Yazarın dili fazlasıyla yalın. Kelimelerini nakşederken hikâyenin katmanlı yapısının cazibesine kapılmadan bu yolda ilerleyen çok az yazar var bence. Ve çok daha azı kayıp-metanet hattında, öfkenin ve hüznün karışımına bu denli anlayışla bakabiliyor.

Kısa sürede sürüklenerek mi okudun? Yoksa biraz sürünerek mi? 

Tam olarak 24 saat içinde, iki oturuşta kitabı bitirdim. Epey sürükleyici bir kitap ama son yarım saat boyunca kalbime koca bir ağırlık oturduğunu ve koltuktan kalkmak için de bir süre gerektiğini söylemeliyim. Sürüklenerek ve donakalarak bitirdim denebilir.

Çok etkilendiğin / dönüp tekrar okuduğun bölüm(ler) oldu mu? 

Kitabın bazı bölümlerini tekrar okuma nedenim genelde karakterin duygusundan koptuğum bir noktada, tekrar onun elinden tutmaya çalıştığım için oluyor. Galiba aynı çarpıcı etkiyi bir daha asla bulamadığım için bundan kaçınıyorum. Sizi çok mutlu ya da bir o kadar mutsuz edebilen bir zamanın anısının, gerçekle arasındaki fark gibi. Ona yaklaşmak bana sadece aradaki mesafeyi hatırlatıyor. 

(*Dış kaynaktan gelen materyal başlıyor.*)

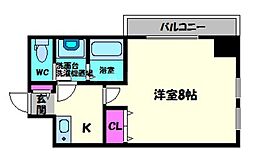 フェアリーコート歌島橋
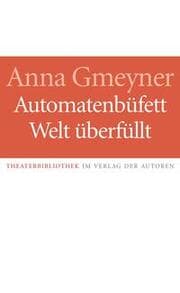 Cover von Automatenbüfett/Welt überfüllt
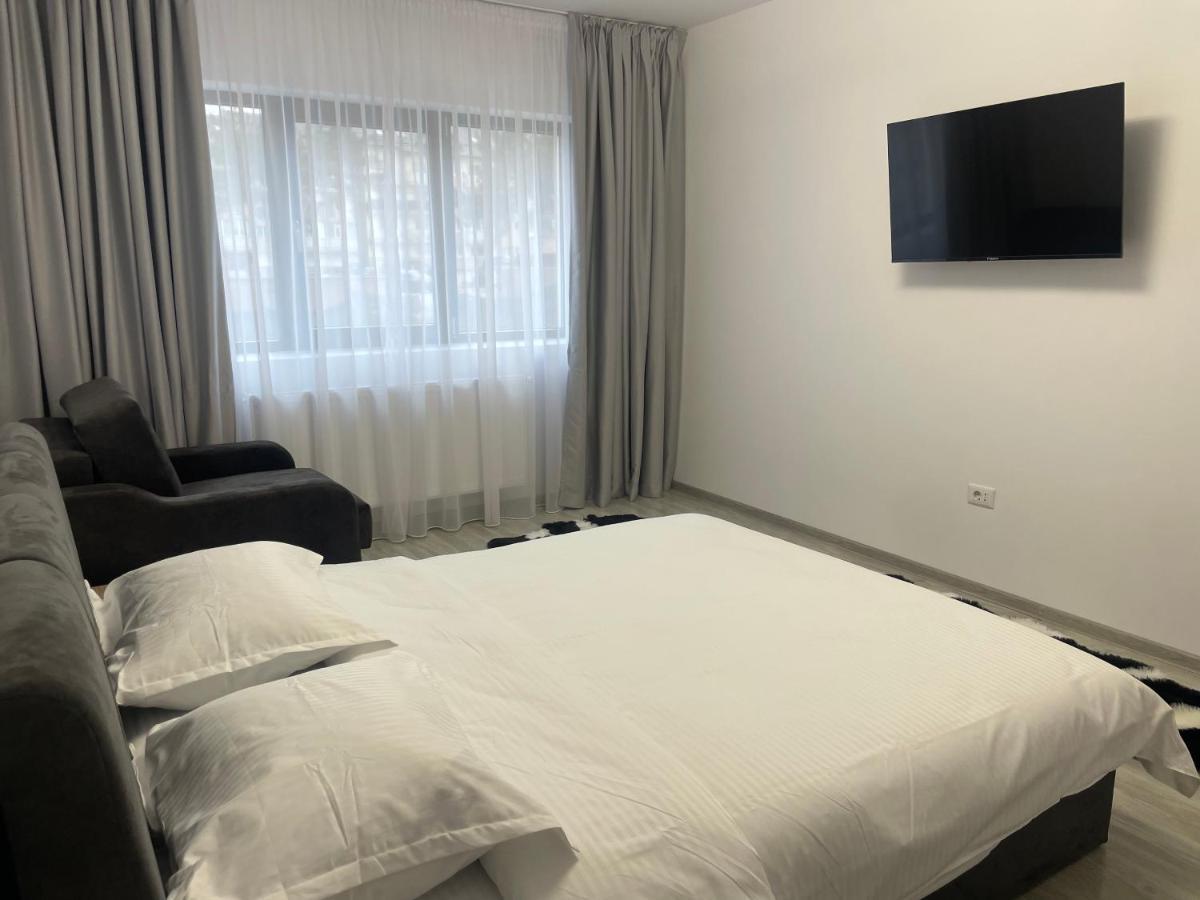 Ferienwohnung Cleopatra 3 Ipotesti  Exterior foto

Kitap, modunu nasıl etkiledi? 

Kendimi kötü hissetmedim. Yine de yerinden edilmeyle farklı topraklara adım atan bir aileden geldiğim için kendi aile hikâyemde yer alan suskunlukları, konuşulmayanları ve yarım kalanları bir kez daha görmenin epey hazin bir tarafı var. 

Okurken hiç Google’ladığın şeyler oldu mu? 

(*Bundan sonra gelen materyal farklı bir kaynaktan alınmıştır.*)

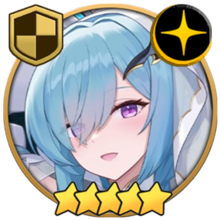 エピックセブン】龍の伴侶シェナ(光シェナ)の評価とビルド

Sanırım sadece dünyanın çeşitli yerlerindeki küçük yerleşim bölgelerine ve tren istasyonlarına hızlıca bir göz attım. 

​​Kitabın ismi hakkında ne düşünüyorsun?

Kitabın merkeziyle doğrudan ilişkili olduğunu düşünürsek yerinde bir tercih. Başlığın bir nevi yazarın dilinin de tamamlayıcısı olduğuna şüphe yok. Ama maalesef, neden garip bir şekilde “Malda İstasyonu” olarak kitabı yanlış kodladığımı ve kitapçıdan arkadaş sohbetlerine her yerde en az bir kere düzeltildiğimi bilmiyorum.

Bu kitabı seven şunları da sever

Yılın başlarından külliyatına daldığım Doris Lessing’in kitaplarında hissettiğim anne olmaya ve kuşaklararası aktarımlara dair yerleşik bir kökün benzer olduğunu düşünüyorum. Elbette farklı bir dönemin hikâyesi olmasına rağmen özellikle Beşinci Çocuk okunabilir bence.